The history of the station started in 1912 and was heavily used until 1931. But that was not yet the end of it; after being reconditioned during WWII it represented one of the selected spots in Antarctica for the English secret “Operation Tabarin”. Such a prominent location then went through a third period of use when the Falkland Island Dependencies (the former British Antarctic Survey) took over some of the buildings refurbishing them as bases for scientific research until 1969. Year when an eruption on the slopes over the flat beach created a hot mud flow that cut right in-between the base. Many buildings, boilers, tanks and whalebones are nowadays partially buried as a result of that.
To explore this haunting beach is where we head ashore straight after an early dinner, first walking to the impressive viewpoint of Neptune’s Window, the saddle that bites the ridge that follows up from the Neptune’s Bellows cliffs. Picturesque location with a background of historical significance for the discovery of Antarctica. It was from here where the story tells about a young sealer, Nathaniel Palmer, having a good and clear day for a good view, confirmed the existence of lands across the Bransfield Strait on the 17th of November 1820. The mountains of the Antarctic Peninsula, that have been first sighted by Bransfield about 10 months earlier though none of the crew members onboard his ship Williams were aware of this significance. By the same time as Bransfield, the Russian Captain Fabian von Bellingshausen spotted Antarctica, now the area East of the Weddell Sea.

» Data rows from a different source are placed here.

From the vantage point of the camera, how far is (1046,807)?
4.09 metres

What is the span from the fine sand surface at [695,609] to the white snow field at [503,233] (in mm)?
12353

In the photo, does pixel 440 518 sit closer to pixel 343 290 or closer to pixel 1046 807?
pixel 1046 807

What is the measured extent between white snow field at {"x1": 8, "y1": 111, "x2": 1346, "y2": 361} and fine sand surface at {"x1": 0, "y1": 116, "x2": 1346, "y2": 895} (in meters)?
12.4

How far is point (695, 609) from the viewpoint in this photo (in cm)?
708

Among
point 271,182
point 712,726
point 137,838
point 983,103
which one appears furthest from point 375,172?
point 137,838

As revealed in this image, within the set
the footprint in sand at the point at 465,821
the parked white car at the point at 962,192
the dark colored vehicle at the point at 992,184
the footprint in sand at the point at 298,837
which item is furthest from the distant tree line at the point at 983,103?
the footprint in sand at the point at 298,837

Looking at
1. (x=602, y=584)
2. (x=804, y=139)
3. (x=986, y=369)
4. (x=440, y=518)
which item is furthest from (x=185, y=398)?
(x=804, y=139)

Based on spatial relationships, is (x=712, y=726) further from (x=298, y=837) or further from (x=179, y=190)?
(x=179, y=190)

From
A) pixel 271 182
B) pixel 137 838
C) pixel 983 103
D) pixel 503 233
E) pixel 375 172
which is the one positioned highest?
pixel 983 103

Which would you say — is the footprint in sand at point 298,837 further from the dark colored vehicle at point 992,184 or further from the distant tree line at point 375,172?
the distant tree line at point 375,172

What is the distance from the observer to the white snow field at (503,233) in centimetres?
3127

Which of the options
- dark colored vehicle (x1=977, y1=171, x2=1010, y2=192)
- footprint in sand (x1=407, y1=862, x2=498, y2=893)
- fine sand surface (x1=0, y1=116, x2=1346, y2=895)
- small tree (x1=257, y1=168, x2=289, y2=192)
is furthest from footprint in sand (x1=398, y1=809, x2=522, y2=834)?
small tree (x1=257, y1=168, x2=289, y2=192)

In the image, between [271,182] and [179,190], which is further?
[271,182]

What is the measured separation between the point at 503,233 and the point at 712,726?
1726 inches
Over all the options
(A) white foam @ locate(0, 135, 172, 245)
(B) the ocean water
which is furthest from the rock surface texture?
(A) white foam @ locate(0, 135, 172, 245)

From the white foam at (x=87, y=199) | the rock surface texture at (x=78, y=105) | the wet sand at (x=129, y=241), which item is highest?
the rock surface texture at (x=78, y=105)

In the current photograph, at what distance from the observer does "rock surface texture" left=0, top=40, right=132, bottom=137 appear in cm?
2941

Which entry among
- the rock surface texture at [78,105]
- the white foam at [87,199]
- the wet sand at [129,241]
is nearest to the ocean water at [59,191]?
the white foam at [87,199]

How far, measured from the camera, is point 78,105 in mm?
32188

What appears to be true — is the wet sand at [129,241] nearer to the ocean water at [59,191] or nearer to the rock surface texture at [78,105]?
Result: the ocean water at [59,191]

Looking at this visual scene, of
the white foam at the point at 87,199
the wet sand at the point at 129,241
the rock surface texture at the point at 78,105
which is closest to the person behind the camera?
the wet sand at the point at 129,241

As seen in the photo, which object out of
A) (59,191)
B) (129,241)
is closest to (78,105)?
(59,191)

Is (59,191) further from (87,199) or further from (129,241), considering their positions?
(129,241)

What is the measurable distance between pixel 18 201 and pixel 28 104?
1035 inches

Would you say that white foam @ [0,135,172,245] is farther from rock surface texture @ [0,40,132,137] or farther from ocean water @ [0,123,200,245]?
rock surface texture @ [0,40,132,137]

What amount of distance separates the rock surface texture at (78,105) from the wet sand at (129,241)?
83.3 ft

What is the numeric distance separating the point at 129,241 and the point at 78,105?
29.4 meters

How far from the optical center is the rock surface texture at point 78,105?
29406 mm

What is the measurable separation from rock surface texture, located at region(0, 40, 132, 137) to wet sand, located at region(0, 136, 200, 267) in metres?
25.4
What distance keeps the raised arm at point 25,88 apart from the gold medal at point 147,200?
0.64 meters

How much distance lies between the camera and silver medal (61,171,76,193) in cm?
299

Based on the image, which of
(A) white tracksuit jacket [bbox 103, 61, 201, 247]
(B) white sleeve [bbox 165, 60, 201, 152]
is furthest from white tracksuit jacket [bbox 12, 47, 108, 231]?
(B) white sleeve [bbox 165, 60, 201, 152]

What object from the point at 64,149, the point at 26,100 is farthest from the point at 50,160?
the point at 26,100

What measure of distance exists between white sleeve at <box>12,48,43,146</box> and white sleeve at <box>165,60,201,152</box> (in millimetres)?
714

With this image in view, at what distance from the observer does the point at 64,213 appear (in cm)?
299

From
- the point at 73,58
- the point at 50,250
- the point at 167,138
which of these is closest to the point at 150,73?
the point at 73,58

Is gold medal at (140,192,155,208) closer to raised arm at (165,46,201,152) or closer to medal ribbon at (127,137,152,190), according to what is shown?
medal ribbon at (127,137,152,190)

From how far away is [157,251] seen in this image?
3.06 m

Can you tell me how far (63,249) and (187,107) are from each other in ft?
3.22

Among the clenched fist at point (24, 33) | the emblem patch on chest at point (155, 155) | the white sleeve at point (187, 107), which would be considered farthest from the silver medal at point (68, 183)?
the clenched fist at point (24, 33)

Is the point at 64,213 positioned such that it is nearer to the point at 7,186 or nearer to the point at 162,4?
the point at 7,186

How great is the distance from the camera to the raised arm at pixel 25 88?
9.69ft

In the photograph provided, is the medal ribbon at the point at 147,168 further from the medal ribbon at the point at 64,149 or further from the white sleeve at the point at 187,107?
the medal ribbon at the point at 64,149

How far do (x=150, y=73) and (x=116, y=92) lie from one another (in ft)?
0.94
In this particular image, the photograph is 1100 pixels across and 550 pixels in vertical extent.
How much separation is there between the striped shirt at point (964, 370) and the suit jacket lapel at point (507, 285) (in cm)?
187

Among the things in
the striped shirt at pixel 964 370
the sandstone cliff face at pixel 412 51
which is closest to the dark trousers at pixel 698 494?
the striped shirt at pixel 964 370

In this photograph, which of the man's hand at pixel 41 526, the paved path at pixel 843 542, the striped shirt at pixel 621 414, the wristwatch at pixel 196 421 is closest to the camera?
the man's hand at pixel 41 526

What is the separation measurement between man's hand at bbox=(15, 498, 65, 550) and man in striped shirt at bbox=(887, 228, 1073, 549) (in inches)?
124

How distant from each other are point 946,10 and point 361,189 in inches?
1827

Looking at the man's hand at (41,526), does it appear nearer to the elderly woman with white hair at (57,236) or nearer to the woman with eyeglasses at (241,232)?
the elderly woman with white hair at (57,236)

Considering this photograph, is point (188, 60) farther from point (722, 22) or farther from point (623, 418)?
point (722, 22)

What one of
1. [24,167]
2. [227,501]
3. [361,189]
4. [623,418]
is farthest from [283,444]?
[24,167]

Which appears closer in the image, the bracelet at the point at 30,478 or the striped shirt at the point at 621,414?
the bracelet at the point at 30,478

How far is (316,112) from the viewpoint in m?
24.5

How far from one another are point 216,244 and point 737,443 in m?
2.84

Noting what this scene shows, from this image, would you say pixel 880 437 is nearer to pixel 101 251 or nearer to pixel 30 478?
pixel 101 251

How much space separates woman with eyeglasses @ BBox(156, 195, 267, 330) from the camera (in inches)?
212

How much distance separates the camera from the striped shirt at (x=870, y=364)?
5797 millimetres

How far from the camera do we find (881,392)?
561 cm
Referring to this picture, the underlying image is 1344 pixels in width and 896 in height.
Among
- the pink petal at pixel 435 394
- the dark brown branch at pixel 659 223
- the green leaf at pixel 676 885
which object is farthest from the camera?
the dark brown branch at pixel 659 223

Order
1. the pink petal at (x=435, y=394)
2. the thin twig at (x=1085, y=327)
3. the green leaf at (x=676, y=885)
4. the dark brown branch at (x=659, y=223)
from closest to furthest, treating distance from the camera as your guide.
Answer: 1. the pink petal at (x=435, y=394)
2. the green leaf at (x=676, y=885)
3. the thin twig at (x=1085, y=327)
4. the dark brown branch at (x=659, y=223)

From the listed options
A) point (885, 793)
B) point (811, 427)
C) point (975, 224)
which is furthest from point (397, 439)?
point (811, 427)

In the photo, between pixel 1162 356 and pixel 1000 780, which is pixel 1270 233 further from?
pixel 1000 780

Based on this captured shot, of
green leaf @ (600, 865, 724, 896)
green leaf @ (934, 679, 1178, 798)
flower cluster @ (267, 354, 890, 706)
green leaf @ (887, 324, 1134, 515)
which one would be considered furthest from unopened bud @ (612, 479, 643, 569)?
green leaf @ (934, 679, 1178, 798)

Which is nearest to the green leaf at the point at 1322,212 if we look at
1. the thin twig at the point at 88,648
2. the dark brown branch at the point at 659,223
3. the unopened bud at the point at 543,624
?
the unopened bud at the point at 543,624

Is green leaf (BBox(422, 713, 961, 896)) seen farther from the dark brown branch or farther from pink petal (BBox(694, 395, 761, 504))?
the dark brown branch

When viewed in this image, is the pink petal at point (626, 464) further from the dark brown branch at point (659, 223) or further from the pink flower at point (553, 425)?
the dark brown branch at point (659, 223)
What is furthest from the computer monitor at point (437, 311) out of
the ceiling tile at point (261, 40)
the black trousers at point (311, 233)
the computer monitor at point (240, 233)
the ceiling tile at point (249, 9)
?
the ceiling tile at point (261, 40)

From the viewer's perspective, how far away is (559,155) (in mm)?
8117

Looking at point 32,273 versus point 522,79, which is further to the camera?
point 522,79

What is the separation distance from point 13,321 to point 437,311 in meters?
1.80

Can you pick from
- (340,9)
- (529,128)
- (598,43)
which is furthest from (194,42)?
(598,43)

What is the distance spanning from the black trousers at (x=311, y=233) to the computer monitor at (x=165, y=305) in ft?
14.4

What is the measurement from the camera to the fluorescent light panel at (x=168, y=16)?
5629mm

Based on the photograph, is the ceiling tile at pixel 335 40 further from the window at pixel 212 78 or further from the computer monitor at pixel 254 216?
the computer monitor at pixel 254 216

At the same time evocative, bewitched and arresting, the station remains where the next area to explore. Whalers Bay doesn’t leave anybody disappointed or unimpressed while walking around photogenic and eerie buildings, corroded oil tanks, boilers and the rest of crumbling and shabby remains of the old whaling enterprise conducted here. Feelings that oppose with the joyful polar plunge that many decided to take before heading back on board.